Athena
Modern Mythology #2

by maven

STANDARD DISCLAIMER: The characters of Birds of Prey are the property of Warner Bros. and DC Comics, all other characters are the property of DC Comics.

RATING: PG/PG13. Just two people talking. A few bad words.

CONTINUITY and SPOILERS: This is an Alternative Universe as it’s a blend of the Birds of Prey television show and a variety of DC comic books, particularity The Killing Joke and the Batman titles between 1983 and 1991. There will be spoilers for all 13 episodes of the series now that I’ve seen them all.

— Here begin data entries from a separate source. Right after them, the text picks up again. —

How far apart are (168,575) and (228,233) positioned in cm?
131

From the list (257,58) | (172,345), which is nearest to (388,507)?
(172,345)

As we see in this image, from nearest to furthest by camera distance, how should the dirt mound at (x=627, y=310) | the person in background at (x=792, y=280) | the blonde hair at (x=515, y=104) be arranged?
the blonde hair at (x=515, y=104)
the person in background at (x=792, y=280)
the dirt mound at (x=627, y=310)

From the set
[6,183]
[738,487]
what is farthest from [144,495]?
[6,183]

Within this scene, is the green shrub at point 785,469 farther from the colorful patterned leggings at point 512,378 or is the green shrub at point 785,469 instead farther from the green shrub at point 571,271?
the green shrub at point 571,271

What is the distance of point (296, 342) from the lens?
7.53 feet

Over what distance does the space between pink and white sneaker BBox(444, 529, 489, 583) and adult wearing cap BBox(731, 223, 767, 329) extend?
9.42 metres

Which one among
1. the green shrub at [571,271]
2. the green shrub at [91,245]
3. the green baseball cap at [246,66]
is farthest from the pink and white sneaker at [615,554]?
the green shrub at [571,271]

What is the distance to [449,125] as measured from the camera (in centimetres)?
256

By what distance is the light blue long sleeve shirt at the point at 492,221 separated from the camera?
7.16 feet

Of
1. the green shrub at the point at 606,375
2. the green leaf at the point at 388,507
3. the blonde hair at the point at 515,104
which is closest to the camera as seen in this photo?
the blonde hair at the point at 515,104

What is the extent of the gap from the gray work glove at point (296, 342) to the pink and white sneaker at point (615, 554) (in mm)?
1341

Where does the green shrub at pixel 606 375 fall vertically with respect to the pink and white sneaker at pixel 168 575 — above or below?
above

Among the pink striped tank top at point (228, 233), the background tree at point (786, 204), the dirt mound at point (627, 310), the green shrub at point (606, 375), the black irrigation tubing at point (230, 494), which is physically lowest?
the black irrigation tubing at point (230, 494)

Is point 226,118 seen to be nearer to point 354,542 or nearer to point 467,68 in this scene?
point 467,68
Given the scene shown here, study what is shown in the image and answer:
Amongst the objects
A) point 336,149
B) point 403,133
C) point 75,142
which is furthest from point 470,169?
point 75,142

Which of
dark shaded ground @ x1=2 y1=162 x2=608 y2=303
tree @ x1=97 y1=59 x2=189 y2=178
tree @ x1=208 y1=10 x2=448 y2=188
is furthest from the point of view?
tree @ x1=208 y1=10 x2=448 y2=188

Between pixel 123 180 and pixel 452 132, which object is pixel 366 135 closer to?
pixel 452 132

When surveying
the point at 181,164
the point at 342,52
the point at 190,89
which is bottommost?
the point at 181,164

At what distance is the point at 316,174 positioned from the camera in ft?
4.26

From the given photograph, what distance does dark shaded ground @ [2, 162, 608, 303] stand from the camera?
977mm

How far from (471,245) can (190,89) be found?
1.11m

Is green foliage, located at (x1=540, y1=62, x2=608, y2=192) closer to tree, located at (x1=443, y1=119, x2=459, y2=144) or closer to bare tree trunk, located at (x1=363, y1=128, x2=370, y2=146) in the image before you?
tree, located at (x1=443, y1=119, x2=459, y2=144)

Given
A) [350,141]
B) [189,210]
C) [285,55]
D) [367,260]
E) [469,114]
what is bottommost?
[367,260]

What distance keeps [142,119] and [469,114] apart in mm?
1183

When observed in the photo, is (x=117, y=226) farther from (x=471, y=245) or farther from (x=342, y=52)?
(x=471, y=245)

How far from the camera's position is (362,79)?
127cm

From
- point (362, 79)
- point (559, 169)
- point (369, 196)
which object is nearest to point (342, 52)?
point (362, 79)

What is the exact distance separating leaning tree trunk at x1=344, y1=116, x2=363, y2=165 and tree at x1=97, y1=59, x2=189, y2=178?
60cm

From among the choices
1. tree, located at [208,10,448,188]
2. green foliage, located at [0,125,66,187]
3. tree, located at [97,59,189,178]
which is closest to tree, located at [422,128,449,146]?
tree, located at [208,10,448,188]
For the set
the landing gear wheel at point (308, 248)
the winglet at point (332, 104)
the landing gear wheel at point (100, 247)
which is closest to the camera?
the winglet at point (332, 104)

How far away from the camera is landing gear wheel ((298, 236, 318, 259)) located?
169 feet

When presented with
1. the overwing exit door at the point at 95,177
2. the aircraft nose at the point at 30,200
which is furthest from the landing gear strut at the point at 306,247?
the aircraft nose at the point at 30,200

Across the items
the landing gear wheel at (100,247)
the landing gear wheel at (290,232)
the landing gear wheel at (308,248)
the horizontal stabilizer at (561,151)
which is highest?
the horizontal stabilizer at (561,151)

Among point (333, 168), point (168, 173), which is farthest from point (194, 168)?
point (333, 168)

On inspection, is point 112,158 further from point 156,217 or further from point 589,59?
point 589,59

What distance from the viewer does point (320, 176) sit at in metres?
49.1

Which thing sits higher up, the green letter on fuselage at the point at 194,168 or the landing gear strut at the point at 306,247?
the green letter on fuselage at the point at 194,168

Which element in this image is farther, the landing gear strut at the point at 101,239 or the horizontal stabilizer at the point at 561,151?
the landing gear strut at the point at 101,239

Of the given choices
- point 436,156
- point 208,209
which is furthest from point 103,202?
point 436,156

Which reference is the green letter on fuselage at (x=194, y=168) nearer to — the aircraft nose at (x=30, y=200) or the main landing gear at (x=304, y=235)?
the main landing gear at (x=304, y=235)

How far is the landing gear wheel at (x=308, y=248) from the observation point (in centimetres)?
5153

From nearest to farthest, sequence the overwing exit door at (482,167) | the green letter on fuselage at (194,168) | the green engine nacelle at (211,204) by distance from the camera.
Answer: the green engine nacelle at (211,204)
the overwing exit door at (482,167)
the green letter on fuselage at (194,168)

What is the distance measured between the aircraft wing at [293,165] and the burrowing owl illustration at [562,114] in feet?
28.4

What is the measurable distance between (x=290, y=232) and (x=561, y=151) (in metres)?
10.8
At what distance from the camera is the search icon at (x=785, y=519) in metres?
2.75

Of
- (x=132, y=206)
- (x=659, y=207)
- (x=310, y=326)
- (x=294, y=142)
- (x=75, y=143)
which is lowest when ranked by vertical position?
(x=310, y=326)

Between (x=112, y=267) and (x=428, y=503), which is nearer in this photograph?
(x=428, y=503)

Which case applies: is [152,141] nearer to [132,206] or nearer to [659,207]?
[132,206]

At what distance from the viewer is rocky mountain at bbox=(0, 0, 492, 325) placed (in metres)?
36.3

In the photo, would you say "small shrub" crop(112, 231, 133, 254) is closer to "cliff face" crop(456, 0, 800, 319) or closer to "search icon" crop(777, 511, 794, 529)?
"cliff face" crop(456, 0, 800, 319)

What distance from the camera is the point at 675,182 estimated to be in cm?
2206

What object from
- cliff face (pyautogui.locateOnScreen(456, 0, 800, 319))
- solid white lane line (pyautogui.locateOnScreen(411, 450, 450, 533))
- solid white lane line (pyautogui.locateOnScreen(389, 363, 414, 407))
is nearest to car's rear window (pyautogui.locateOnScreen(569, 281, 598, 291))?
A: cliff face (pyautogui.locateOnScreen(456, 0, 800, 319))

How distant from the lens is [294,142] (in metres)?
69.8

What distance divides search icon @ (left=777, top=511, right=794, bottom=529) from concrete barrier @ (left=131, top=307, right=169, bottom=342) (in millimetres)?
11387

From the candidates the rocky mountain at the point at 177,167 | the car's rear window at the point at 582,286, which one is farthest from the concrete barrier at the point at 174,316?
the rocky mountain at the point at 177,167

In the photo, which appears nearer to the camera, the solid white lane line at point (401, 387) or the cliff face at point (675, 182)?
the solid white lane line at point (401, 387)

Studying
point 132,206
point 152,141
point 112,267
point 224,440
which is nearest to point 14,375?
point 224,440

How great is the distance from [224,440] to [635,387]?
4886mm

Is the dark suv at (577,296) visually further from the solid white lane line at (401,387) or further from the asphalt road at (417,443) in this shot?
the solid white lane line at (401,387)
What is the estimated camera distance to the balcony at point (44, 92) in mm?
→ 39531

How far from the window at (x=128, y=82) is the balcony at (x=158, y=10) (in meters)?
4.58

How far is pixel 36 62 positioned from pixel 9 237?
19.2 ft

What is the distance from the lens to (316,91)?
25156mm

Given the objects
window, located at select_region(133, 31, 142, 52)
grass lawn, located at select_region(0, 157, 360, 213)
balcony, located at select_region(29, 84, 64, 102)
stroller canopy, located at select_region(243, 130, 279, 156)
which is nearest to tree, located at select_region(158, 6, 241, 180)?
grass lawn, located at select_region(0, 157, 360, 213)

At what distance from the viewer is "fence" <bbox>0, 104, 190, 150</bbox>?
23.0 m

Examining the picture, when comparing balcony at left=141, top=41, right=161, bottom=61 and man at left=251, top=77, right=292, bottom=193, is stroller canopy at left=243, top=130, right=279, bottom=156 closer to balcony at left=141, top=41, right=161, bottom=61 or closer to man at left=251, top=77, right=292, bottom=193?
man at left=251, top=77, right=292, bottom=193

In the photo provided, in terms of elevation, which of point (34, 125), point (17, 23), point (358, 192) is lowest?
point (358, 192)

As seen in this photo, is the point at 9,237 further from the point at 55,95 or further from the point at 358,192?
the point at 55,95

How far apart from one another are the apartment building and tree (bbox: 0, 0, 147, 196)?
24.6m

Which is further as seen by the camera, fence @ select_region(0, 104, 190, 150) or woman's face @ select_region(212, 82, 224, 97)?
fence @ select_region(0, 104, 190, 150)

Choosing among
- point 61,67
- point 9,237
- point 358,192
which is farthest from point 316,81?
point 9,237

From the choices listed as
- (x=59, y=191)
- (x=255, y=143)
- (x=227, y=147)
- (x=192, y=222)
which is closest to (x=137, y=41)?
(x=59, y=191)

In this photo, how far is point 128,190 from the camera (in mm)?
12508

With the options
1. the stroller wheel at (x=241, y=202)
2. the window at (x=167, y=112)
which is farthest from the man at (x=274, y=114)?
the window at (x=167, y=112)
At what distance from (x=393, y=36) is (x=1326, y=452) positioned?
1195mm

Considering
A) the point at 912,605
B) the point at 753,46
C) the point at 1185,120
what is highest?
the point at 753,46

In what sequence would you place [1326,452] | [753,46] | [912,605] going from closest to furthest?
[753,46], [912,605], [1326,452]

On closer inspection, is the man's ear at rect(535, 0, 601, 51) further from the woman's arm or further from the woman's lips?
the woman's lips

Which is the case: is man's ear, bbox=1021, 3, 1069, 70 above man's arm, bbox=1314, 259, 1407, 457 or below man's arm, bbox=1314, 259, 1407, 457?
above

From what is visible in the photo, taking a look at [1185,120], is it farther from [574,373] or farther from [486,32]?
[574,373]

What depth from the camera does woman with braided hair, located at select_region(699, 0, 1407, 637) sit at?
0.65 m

CREDIT WHERE CREDIT IS DUE: BG wrote this BoP story called Landslide with a short interaction between Commissioner Gordon and Helena. My imagination just ran with it. Warped and Nik suggested a sequel which translated to two series.

STORY SPECIFIC NOTES:
1) Imagine my surprise when it turns out that Gabby appeared in two episodes and was mentioned in (so far as I can remember) one other. So this Gabby is pretty much made up from whole cloth. Plaid, I think. Greens and browns and dull yellowy-gold. Nothing too garish, a hunting tartan rather than a piper's.
2) Timing. Right. Darned if I know. I'm going with the events of the final episode happened near the end of Dinah and Gabby's junior year (grade 11 for us Canucks) and that Policy and Procedure happened at lease six months after that. Modern Mythology, therefore, starts in the middle of their final (senior, grade 12, 12th grade, year 12, whatever) year. I think. Kind of hazy.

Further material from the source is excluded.